» O que se pede
1. Resuma o texto de origem em duas frases.
2. Reproduza o trecho do texto de origem que começa nas palavras "Hoje, convive-se com" e vai até as palavras "nova personalidade humana.", inclusive.
3. Segundo o texto de origem, o que o capitalismo criou?

Hoje, convive-se com uma atmosfera desregulada da vida social, econômica e política. Essa atmosfera converge com uma atmosfera de rigidez e imobilidade ao nível global da sociedade. A sociedade apresenta um comportamento onde
tudo parece negociável e transformável ao nível da empresa e da família, do partido ou do sindicato, mas ao mesmo tempo nada de novo parece possível ao nível da sociedade no seu
todo ou da nossa vida pessoal enquanto membros da sociedade. (SANTOS, 1995. p 89)
O capitalismo conseguiu atingir princípios de repressão, alienação e unidimensão,criando uma cultura capitalista e uma nova personalidade humana.

» Informações exibidas
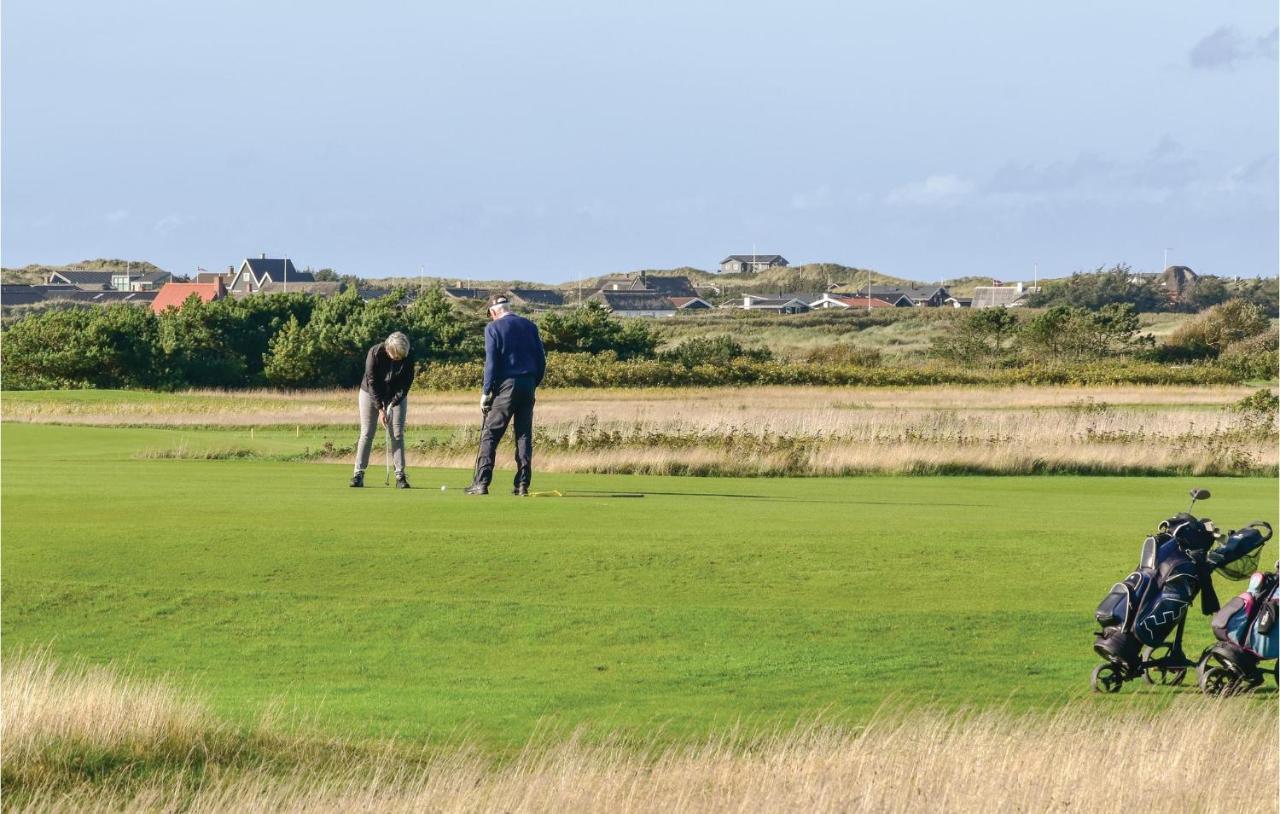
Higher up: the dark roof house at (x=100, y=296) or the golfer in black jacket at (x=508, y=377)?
the dark roof house at (x=100, y=296)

» Respostas por tarefa
1. Hoje a sociedade convive com uma atmosfera desregulada na vida social, econômica e política, combinada com rigidez e imobilidade no nível global. Nela, tudo parece negociável na empresa, na família, no partido ou no sindicato, mas nada de novo parece possível na sociedade como um todo nem na vida pessoal, e o capitalismo atingiu princípios de repressão, alienação e unidimensão, criando uma cultura capitalista e uma nova personalidade humana.

2.
Hoje, convive-se com uma atmosfera desregulada da vida social, econômica e política. Essa atmosfera converge com uma atmosfera de rigidez e imobilidade ao nível global da sociedade. A sociedade apresenta um comportamento onde
tudo parece negociável e transformável ao nível da empresa e da família, do partido ou do sindicato, mas ao mesmo tempo nada de novo parece possível ao nível da sociedade no seu
todo ou da nossa vida pessoal enquanto membros da sociedade. (SANTOS, 1995. p 89)
O capitalismo conseguiu atingir princípios de repressão, alienação e unidimensão,criando uma cultura capitalista e uma nova personalidade humana.

3. Uma cultura capitalista e uma nova personalidade humana.